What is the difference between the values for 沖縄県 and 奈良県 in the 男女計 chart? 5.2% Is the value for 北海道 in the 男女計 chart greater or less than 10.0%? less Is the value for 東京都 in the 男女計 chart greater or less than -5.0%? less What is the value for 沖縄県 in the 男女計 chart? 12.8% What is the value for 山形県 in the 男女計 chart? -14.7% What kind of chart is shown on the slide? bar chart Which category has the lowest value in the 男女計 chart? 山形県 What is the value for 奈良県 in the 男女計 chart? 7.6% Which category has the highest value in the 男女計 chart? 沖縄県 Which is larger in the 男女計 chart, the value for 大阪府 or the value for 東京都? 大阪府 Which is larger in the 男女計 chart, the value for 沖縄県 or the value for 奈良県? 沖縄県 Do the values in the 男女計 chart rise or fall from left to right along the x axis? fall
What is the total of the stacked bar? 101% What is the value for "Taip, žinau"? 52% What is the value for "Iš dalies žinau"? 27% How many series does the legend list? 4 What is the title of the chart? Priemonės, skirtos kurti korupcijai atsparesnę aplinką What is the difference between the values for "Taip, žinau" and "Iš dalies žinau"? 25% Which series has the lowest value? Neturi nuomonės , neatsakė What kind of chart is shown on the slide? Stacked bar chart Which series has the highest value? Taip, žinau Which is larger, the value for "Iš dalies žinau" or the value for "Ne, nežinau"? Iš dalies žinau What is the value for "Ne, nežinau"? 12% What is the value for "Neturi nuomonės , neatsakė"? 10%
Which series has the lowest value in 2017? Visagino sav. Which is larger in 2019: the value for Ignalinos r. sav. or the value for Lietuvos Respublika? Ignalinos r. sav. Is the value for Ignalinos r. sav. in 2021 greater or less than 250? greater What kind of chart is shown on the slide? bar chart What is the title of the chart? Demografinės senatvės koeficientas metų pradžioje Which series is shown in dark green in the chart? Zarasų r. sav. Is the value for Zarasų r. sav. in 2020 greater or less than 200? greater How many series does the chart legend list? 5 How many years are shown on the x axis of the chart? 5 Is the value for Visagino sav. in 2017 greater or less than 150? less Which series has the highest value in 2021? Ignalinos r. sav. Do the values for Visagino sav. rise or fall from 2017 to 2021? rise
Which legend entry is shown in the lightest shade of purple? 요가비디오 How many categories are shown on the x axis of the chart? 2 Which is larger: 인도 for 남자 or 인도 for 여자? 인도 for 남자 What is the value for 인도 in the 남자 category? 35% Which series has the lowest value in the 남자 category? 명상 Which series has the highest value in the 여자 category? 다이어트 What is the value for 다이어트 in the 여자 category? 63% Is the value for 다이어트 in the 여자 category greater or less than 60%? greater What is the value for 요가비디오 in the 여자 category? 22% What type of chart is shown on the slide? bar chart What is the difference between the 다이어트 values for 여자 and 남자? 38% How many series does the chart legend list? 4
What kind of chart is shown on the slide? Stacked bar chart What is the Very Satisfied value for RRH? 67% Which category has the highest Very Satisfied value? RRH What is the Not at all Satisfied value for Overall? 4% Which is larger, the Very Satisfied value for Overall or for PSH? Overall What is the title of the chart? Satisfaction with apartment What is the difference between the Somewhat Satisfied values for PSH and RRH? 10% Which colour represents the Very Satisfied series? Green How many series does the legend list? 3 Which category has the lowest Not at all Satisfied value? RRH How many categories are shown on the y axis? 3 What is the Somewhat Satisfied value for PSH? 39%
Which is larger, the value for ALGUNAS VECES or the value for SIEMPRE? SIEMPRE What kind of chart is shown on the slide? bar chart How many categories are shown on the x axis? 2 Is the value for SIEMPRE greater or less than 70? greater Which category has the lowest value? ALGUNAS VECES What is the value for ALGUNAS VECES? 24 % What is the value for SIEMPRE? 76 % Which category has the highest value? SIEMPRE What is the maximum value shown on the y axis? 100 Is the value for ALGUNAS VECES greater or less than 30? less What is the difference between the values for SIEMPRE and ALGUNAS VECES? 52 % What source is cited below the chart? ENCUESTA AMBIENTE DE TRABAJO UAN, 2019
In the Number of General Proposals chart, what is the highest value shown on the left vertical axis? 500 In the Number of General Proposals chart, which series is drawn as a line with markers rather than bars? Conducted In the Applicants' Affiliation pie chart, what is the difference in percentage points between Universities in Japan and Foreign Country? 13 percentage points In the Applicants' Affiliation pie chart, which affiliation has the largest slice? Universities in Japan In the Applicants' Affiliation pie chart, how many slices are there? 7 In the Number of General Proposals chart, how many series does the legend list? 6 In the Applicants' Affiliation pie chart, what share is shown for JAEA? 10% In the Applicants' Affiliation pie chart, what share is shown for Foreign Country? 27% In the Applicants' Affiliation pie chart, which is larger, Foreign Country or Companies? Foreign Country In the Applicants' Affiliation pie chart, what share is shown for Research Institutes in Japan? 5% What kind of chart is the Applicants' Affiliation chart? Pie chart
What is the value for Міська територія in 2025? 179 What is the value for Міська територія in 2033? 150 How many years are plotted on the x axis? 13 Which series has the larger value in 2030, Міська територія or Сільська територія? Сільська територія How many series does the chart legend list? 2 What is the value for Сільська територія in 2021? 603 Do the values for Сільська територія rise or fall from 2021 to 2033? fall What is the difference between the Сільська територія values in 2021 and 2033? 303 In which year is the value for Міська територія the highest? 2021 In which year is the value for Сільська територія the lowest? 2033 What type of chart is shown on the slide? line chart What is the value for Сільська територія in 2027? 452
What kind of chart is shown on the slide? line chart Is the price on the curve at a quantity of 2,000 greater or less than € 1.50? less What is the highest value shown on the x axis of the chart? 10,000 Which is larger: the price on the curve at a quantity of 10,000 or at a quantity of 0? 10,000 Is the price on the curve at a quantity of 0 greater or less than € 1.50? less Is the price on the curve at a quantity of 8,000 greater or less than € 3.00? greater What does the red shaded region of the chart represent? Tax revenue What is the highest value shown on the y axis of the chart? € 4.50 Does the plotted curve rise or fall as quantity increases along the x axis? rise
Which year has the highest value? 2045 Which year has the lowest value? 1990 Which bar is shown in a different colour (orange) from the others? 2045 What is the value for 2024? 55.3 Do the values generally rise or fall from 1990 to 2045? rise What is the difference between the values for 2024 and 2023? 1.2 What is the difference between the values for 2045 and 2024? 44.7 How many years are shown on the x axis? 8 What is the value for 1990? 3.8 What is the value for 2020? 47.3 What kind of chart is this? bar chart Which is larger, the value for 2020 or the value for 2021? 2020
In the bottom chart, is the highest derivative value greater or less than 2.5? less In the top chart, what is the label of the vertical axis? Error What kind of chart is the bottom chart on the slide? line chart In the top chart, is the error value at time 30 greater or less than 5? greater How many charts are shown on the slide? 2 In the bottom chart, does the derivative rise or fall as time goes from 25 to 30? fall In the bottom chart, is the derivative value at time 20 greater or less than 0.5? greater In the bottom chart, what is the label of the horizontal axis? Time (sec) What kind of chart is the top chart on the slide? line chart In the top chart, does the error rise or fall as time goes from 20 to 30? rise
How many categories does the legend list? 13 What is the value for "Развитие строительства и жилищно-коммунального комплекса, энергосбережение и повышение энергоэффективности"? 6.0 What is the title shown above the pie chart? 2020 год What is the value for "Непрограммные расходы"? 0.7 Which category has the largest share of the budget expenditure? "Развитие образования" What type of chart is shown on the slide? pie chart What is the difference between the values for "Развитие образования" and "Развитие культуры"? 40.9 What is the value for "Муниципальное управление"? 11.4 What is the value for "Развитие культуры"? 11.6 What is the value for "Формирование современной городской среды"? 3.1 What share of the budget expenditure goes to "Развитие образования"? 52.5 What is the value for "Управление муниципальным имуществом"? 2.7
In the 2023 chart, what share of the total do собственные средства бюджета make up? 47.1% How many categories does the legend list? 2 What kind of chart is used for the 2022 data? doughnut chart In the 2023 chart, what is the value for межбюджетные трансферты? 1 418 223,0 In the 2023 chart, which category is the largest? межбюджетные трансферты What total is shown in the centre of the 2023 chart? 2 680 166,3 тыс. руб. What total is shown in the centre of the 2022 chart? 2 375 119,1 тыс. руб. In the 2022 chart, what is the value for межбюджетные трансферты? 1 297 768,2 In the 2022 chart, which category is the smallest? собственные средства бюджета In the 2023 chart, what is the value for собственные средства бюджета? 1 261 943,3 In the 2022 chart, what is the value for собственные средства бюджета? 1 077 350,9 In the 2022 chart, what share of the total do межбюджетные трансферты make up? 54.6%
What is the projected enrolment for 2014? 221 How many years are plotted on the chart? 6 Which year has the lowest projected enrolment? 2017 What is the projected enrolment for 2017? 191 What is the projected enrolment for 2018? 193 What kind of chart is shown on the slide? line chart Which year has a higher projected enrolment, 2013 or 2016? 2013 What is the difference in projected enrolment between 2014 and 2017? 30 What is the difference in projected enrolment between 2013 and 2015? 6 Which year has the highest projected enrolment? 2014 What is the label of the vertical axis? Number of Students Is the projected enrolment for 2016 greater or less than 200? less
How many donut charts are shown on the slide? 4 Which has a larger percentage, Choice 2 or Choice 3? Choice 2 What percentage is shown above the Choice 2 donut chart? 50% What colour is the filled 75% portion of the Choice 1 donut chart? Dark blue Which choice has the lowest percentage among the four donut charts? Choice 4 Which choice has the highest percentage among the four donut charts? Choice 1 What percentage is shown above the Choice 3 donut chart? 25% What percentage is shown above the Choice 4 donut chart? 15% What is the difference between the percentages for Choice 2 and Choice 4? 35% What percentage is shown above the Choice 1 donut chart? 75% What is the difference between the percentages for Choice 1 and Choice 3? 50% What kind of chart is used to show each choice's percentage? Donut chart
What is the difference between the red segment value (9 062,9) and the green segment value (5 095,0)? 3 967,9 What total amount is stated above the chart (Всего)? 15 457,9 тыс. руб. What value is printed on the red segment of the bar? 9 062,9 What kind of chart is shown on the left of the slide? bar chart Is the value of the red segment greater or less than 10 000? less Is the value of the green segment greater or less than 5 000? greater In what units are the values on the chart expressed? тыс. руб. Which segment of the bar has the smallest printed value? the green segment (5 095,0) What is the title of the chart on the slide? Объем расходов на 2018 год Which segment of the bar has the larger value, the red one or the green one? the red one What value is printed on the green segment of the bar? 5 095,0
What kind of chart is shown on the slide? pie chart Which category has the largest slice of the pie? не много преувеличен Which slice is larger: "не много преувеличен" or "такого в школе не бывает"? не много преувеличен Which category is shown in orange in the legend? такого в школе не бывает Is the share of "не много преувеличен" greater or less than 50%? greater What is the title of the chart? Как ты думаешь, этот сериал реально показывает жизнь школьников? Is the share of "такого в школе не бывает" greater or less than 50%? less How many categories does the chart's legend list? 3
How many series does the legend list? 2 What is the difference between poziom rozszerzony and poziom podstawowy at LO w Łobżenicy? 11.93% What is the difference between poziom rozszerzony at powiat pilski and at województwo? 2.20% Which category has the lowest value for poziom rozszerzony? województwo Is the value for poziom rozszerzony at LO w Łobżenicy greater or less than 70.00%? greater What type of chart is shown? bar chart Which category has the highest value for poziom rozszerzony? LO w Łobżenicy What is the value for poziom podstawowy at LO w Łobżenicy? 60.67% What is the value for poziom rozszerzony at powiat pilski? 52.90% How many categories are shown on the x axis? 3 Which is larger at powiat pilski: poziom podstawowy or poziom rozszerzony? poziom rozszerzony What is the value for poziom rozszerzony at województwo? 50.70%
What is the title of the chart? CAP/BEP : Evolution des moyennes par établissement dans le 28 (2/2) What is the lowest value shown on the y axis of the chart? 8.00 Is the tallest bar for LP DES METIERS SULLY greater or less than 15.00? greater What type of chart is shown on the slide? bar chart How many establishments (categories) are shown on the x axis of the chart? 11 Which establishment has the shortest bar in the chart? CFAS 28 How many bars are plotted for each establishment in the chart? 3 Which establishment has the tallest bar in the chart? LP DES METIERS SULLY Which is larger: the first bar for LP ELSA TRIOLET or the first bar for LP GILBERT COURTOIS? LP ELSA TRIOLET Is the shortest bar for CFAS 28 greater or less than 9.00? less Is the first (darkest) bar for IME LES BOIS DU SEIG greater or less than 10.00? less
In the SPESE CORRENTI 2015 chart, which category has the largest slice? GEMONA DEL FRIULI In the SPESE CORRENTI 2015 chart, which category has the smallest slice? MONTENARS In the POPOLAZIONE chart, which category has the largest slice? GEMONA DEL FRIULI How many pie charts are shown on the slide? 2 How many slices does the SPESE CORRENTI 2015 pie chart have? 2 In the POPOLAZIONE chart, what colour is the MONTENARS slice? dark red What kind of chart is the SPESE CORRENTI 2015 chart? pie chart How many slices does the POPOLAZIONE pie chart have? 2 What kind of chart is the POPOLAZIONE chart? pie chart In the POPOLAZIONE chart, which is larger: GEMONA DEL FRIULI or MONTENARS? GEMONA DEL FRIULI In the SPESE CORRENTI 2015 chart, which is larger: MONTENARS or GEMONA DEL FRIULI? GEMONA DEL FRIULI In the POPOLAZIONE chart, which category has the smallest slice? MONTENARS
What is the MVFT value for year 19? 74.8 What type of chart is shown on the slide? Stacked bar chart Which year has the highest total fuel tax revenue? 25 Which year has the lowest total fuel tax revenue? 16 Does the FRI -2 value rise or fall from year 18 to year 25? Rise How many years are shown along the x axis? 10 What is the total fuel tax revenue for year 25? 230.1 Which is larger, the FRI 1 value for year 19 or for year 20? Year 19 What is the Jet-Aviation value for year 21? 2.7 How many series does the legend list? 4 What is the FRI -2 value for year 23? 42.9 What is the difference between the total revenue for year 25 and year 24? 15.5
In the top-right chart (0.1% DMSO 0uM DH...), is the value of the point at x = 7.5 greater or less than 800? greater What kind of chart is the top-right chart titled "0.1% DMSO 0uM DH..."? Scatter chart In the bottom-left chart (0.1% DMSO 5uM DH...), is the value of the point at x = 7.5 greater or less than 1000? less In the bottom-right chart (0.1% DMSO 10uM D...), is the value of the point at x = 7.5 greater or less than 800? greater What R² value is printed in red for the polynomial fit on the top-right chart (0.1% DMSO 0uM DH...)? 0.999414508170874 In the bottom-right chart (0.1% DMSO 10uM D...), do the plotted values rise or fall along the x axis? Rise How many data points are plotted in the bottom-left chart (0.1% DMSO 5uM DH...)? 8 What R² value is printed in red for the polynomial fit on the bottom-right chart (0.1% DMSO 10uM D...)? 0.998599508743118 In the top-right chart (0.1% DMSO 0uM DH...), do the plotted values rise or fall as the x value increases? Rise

- _Problem statement_
Could you render the listing above, from its first line through the line containing "What is the total of", as a JSON list of strings with one string per line and blank lines left out?

- _Task result_
[
  "What is the difference between the values for 沖縄県 and 奈良県 in the 男女計 chart? 5.2% Is the value for 北海道 in the 男女計 chart greater or less than 10.0%? less Is the value for 東京都 in the 男女計 chart greater or less than -5.0%? less What is the value for 沖縄県 in the 男女計 chart? 12.8% What is the value for 山形県 in the 男女計 chart? -14.7% What kind of chart is shown on the slide? bar chart Which category has the lowest value in the 男女計 chart? 山形県 What is the value for 奈良県 in the 男女計 chart? 7.6% Which category has the highest value in the 男女計 chart? 沖縄県 Which is larger in the 男女計 chart, the value for 大阪府 or the value for 東京都? 大阪府 Which is larger in the 男女計 chart, the value for 沖縄県 or the value for 奈良県? 沖縄県 Do the values in the 男女計 chart rise or fall from left to right along the x axis? fall",
  "What is the total of the stacked bar? 101% What is the value for \"Taip, žinau\"? 52% What is the value for \"Iš dalies žinau\"? 27% How many series does the legend list? 4 What is the title of the chart? Priemonės, skirtos kurti korupcijai atsparesnę aplinką What is the difference between the values for \"Taip, žinau\" and \"Iš dalies žinau\"? 25% Which series has the lowest value? Neturi nuomonės , neatsakė What kind of chart is shown on the slide? Stacked bar chart Which series has the highest value? Taip, žinau Which is larger, the value for \"Iš dalies žinau\" or the value for \"Ne, nežinau\"? Iš dalies žinau What is the value for \"Ne, nežinau\"? 12% What is the value for \"Neturi nuomonės , neatsakė\"? 10%"
]